• [Page text]:
When I go into a Toyota dealer, I expect to buy a Toyota. I don't want the sales person to act in my best interests and go through a check list and verify why I am not buying a Mazda. Or whether I should buy a car at all. Or whether I need two cars. Or give me a Statement of Car Advice to show they checked all my needs.

Let's also establish that wealth management businesses can be profitable. According to a PwC Report called Banking Matters released in November 2018, "Wealth management income was also up at $5.0 billion on a continuing basis, up 8.8% yoy (year on year) and 6.6% hoh (half on half), reflecting growth in average funds under management." PwC Australia's Banking and Capital Markets Director, Jim Christodouleas, said:

“It would be incorrect to suggest that banks divested wealth purely because of concerns about the profitability of these businesses.”

Why is wealth management different than cars?

Let's take a quick look at the law.

The Corporation Act 2001, Section 601FC(1), under ‘Duties of a responsible entity’, says:

“In exercising its powers and carrying out its duties, the responsible entity of a registered scheme must … (c) act in the best interests of the members and, if there is a conflict between the members’ interests and its own interests, give priority to the members’ interests.”

For example, Colonial First State (CFS) is the wealth management division of CBA and the responsible entity for the funds offered to retail clients. Currently it's within the group, but soon to be sold. CBA manages billions of dollars of assets across all sectors through Colonial First State Global Asset Management. This ‘vertically-integrated’ structure in the wealth industry has been subject to intense scrutiny and criticism by the Royal Commission.

CFS is a good example because, along with AMP and perhaps NAB, CBA and CFS came in for most criticism at the Commission. CFS even admitted to being the gold medallist among the Big Five in 'fees for no service'.

Did CFS take its role responsibly?

• [Collected material]:
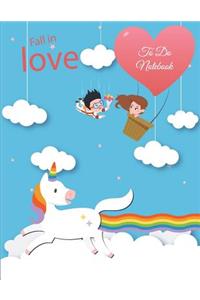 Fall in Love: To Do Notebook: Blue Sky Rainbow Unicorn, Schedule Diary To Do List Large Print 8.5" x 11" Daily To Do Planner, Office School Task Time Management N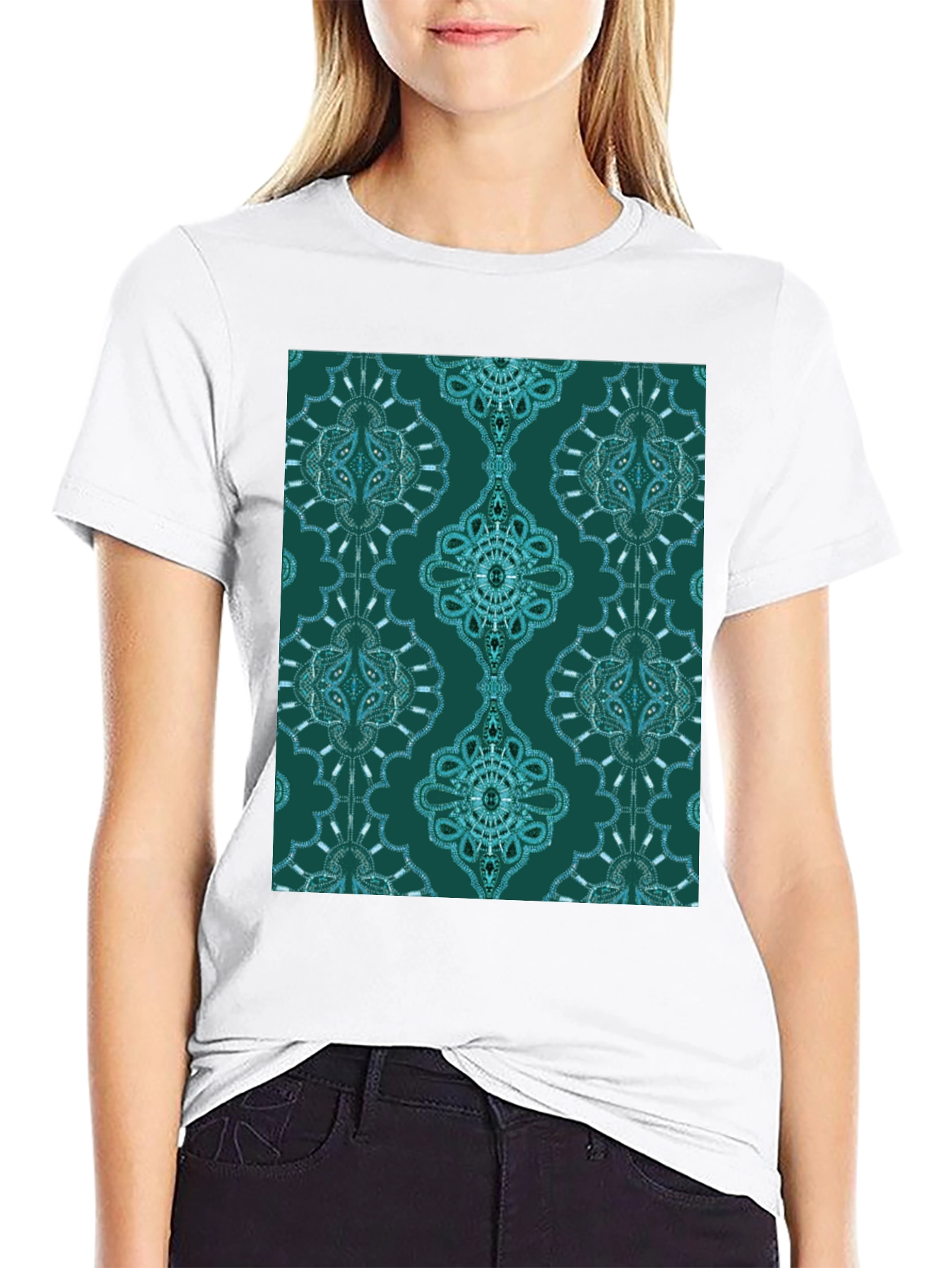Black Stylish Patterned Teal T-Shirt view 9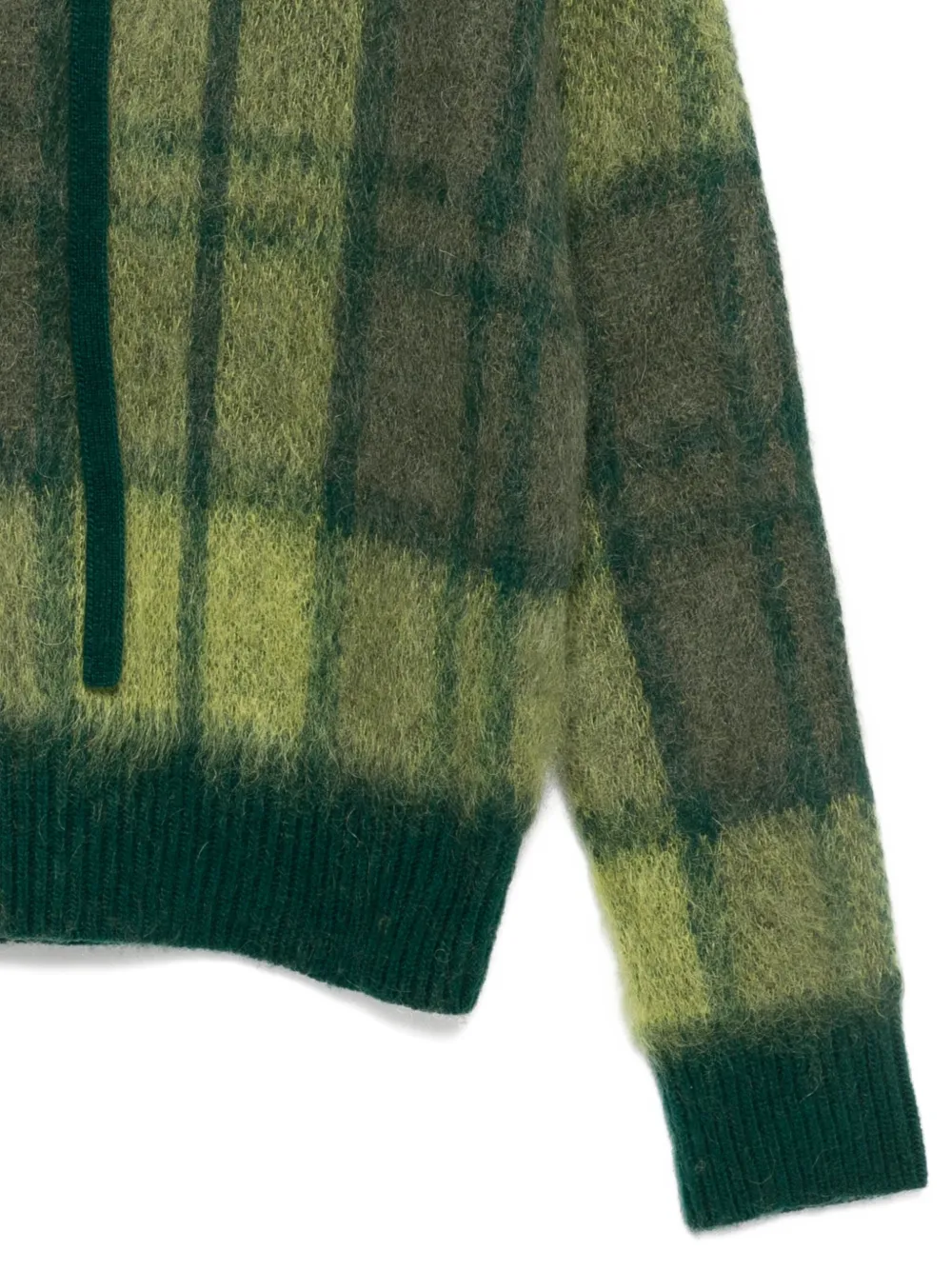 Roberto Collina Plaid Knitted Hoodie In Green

• [Tasks to carry out]:
1. Decide whether each statement agrees with the passage on wealth management, answering yes or no and quoting the exact words of the passage that settle it. (a) The PwC report Banking Matters was released in November 2018. (b) Wealth management income fell 8.8% year on year. (c) Colonial First State is the wealth management division of NAB.
2. Extract from the passage on wealth management the stretch from "For example, Colonial" through "for no service'.".

• [Your written answers]:
1.
(a) Yes: "released in November 2018"
(b) No: "up 8.8% yoy (year on year)"
(c) No: "Colonial First State (CFS) is the wealth management division of CBA"

2.
For example, Colonial First State (CFS) is the wealth management division of CBA and the responsible entity for the funds offered to retail clients. Currently it's within the group, but soon to be sold. CBA manages billions of dollars of assets across all sectors through Colonial First State Global Asset Management. This ‘vertically-integrated’ structure in the wealth industry has been subject to intense scrutiny and criticism by the Royal Commission.

CFS is a good example because, along with AMP and perhaps NAB, CBA and CFS came in for most criticism at the Commission. CFS even admitted to being the gold medallist among the Big Five in 'fees for no service'.